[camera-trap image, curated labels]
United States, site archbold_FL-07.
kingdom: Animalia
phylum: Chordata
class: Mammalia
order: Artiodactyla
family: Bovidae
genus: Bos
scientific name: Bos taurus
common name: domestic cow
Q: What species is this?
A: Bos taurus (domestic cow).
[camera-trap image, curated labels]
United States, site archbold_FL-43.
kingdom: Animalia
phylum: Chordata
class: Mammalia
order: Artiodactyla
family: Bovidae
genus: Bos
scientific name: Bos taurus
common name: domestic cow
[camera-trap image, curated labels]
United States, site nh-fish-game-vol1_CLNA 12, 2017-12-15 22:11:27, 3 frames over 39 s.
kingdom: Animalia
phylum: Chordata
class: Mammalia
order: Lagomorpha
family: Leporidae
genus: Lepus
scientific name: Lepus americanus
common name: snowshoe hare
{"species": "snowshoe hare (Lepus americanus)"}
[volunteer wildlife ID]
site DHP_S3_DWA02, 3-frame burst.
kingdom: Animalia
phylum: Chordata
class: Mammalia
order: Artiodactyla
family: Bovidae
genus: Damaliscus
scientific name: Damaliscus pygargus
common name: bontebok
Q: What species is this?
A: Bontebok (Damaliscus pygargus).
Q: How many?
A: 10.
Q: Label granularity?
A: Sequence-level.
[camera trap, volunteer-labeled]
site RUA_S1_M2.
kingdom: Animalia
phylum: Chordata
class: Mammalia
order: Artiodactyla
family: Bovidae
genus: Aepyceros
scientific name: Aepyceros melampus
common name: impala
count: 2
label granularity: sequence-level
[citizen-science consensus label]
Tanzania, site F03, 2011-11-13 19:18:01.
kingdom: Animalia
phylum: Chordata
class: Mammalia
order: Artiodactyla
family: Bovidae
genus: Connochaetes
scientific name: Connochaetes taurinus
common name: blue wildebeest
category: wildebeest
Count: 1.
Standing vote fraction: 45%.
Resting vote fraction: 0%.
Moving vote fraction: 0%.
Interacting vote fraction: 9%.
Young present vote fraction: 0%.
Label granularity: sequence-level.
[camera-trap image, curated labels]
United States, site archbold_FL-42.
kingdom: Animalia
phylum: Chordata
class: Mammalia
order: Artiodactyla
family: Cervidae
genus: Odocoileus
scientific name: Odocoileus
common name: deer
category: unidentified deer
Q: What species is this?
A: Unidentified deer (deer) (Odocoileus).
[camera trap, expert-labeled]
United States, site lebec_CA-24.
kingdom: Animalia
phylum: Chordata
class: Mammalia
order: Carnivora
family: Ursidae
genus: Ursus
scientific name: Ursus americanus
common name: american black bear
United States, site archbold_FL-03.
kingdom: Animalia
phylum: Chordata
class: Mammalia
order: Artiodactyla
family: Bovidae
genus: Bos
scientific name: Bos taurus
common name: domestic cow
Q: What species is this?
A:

◇ ◇ ◇ ◇ ◇

Instructions for the task:
Each line of the data above that contains "United" counts once; report the total alone.

Solution:
6